Tempo de Protrombina (TAP / RNI)

 Tempo de Protrombina
(TAP / RNI)


O Tempo de Protrombina (TAP), frequentemente expresso de forma padronizada como Razão Normalizada Internacional (RNI), é o teste laboratorial de coagulação mais relevante para a avaliação da função hepática, atuando como o marcador mais sensível e dinâmico para a insuficiência hepatocelular aguda ou crônica. O fígado é o sítio de síntese exclusivo da grande maioria dos fatores da cascata de coagulação que compõem a via extrínseca e comum, especificamente os fatores II (protrombina), V, VII e X, bem como o fibrinogênio. A síntese hepática de vários desses fatores, notadamente os fatores II, VII, IX e X, é absolutamente dependente da presença de vitamina K, que atua como cofator na enzima gama-carboxilase hepática. O TAP mede, in vitro, o tempo necessário para a formação de um coágulo de fibrina no plasma citratado do paciente após a adição de fator tecidual e cálcio, avaliando, portanto, a integridade funcional desta via. Um prolongamento do TAP ocorre quando as concentrações plasmáticas desses fatores de coagulação caem abaixo de níveis críticos, seja por falência na produção ou por deficiência de vitamina K.

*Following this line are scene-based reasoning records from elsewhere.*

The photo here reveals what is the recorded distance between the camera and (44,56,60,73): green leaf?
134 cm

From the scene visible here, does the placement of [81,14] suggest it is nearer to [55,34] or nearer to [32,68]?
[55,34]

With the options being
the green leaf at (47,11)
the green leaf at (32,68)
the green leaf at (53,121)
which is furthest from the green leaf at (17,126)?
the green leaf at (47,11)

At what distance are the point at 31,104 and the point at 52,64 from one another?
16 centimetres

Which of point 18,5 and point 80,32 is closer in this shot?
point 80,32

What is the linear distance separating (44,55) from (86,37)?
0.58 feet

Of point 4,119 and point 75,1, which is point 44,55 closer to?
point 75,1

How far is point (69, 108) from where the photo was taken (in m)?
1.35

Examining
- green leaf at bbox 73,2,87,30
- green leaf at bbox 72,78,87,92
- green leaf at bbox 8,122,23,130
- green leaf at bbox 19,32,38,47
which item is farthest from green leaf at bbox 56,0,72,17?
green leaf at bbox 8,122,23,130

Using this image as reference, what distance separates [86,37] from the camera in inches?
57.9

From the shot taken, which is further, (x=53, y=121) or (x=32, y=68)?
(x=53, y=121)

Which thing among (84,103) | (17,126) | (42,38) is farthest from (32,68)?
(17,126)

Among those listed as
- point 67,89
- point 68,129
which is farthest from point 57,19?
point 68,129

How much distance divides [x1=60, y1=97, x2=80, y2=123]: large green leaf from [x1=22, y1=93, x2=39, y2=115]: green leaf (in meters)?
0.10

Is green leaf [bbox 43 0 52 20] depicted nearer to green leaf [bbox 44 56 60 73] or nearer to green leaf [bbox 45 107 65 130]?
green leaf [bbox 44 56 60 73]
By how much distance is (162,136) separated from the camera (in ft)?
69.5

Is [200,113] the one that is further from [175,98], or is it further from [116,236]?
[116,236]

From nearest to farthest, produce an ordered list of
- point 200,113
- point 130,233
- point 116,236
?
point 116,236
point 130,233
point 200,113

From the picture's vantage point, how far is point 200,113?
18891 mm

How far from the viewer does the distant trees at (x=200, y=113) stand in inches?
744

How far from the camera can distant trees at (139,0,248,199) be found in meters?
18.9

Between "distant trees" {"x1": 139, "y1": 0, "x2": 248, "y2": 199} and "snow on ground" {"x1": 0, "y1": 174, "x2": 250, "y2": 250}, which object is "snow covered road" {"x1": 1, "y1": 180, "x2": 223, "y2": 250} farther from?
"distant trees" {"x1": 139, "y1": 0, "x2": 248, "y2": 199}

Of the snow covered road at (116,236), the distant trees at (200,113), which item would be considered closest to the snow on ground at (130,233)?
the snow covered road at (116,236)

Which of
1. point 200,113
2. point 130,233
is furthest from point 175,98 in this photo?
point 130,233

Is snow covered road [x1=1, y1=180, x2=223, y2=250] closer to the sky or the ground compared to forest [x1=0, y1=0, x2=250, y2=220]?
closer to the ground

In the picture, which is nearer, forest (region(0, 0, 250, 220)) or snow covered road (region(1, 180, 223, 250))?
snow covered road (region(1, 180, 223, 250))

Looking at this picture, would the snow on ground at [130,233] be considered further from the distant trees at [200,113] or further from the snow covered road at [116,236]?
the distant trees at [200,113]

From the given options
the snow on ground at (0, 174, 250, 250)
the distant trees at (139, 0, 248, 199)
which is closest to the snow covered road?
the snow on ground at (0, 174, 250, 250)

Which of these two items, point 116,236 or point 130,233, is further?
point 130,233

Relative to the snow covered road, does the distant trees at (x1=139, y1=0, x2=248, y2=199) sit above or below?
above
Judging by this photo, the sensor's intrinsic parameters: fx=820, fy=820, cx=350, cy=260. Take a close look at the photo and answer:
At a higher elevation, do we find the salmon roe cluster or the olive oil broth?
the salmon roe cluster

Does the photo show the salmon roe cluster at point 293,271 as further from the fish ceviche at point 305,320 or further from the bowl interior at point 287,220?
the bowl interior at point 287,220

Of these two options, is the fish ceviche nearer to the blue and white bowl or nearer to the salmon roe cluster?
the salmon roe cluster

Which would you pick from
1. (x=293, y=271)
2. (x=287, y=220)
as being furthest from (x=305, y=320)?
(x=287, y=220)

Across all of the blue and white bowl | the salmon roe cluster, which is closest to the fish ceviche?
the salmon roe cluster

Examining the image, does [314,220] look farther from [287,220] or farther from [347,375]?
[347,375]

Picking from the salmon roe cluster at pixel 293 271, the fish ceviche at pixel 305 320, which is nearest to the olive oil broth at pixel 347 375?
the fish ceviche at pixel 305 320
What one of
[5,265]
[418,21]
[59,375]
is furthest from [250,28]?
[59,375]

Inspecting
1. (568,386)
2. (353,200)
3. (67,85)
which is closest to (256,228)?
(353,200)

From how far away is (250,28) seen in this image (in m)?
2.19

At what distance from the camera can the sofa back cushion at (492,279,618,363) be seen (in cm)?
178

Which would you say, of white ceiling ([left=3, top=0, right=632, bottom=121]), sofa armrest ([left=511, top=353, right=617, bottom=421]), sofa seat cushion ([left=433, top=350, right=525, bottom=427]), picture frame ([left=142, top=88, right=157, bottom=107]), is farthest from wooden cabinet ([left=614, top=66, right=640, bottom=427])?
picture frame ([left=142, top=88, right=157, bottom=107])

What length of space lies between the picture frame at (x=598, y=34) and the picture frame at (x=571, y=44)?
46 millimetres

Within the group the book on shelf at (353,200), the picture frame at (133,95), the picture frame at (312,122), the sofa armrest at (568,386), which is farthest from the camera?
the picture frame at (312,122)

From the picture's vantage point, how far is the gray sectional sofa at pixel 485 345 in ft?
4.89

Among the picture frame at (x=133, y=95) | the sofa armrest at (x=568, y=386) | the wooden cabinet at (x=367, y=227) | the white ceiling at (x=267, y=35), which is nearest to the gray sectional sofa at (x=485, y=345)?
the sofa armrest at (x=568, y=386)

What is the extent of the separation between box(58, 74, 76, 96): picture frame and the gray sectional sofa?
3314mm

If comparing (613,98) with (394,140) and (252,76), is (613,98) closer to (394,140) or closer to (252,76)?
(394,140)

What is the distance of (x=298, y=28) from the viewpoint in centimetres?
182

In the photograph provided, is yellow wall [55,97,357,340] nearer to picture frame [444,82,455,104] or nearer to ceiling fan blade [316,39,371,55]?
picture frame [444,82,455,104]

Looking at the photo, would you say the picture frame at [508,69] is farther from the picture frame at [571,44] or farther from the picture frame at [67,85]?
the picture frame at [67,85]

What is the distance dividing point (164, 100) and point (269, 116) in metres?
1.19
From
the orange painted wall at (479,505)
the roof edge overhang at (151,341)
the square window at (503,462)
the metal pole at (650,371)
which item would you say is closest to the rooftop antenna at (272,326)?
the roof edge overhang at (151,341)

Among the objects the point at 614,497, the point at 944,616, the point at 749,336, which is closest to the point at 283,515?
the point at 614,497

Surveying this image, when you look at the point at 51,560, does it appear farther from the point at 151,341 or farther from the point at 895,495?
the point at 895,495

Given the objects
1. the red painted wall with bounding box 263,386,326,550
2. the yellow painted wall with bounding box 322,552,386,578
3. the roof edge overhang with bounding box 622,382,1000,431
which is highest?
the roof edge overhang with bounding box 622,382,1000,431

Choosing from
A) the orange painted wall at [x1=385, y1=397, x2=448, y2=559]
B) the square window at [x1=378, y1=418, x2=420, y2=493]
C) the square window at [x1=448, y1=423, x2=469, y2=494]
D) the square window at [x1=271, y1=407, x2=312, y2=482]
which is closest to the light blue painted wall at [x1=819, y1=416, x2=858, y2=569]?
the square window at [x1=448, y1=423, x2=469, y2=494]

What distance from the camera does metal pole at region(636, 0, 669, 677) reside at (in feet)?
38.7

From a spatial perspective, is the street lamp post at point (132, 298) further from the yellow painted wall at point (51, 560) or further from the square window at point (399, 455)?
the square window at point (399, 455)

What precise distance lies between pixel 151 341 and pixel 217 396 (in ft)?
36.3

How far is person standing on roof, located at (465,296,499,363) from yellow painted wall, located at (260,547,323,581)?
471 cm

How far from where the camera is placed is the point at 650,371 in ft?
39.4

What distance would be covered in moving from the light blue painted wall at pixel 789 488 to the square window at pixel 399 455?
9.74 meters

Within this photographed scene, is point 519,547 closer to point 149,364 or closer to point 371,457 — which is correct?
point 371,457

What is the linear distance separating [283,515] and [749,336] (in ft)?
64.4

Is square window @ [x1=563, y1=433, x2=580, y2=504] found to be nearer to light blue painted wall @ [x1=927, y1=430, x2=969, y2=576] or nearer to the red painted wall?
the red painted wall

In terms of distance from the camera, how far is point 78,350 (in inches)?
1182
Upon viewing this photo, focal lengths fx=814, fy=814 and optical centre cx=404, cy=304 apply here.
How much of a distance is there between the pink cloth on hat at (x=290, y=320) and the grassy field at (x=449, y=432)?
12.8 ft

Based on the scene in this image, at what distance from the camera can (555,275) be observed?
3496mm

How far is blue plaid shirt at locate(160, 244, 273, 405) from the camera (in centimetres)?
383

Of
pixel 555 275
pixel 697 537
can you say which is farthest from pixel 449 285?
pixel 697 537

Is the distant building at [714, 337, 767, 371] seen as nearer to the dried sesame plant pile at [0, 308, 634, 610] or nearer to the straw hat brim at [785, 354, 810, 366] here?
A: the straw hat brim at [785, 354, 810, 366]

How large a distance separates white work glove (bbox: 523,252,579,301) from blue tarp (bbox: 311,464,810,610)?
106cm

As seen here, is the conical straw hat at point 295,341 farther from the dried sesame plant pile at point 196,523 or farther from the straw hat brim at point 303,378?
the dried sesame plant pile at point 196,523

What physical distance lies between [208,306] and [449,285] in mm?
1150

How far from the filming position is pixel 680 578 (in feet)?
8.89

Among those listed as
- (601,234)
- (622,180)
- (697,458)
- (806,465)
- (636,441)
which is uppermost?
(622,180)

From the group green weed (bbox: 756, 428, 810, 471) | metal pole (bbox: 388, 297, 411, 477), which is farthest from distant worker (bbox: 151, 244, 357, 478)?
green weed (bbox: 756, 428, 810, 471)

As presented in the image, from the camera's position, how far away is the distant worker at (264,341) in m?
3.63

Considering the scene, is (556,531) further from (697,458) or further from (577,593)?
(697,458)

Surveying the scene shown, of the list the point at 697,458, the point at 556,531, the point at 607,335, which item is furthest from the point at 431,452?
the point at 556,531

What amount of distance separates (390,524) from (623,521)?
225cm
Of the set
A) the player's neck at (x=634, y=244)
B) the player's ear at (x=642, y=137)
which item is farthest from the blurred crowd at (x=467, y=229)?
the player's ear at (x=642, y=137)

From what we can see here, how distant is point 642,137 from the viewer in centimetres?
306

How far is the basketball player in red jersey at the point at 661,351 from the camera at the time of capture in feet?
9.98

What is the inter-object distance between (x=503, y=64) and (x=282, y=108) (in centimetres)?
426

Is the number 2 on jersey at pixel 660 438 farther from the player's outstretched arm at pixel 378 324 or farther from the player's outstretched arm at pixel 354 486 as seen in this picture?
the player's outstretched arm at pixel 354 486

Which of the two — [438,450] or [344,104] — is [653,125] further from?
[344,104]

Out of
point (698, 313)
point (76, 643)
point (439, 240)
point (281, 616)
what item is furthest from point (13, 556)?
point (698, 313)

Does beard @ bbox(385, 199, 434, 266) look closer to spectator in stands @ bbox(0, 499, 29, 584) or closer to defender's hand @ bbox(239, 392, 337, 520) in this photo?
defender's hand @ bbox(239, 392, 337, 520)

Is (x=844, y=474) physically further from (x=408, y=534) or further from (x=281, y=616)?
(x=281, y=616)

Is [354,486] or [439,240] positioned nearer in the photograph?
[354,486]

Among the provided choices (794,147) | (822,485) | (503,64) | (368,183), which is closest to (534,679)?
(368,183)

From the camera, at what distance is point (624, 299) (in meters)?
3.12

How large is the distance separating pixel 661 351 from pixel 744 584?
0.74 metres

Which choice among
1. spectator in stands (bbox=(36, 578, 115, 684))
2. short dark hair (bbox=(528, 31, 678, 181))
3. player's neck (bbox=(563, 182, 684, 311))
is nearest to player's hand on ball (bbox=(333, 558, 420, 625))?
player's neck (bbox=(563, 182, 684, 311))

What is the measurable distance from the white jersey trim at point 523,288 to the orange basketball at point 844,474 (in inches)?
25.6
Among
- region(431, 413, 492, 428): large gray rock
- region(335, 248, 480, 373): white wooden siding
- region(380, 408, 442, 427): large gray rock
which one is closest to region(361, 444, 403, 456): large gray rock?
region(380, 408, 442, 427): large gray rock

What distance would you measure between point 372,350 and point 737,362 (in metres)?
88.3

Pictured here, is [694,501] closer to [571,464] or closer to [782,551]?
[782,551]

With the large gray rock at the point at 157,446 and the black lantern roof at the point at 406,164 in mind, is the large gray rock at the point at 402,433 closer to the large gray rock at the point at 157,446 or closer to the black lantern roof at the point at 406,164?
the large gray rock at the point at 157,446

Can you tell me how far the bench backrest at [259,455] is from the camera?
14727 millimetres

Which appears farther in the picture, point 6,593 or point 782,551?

A principal indicação clínica do TAP/RNI no perfil hepático é a avaliação da gravidade e do prognóstico em pacientes com disfunção hepática aguda e crônica. Diferentemente da albumina, que possui uma meia-vida longa de 20 dias, os fatores de coagulação vitamina K-dependentes possuem meias-vidas muito curtas, sendo o fator VII o de menor meia-vida, com apenas 4 a 6 horas. Esta cinética torna o TAP um marcador de função hepática em tempo quase real, que se altera rapidamente diante de uma deterioração aguda da função hepática, como na hepatite fulminante, e se normaliza rapidamente com a melhora clínica. Na doença hepática crônica, o TAP/RNI é um dos pilares do escore de Child-Pugh, juntamente com a albumina e a bilirrubina, e do escore MELD, onde o RNI é uma variável central para a alocação de órgãos na fila de transplante hepático. Um RNI persistentemente elevado, acima de 1,5, indica uma redução crítica da massa hepática funcionante e um risco hemorrágico sistêmico aumentado, configurando um sinal de alarme de descompensação da cirrose.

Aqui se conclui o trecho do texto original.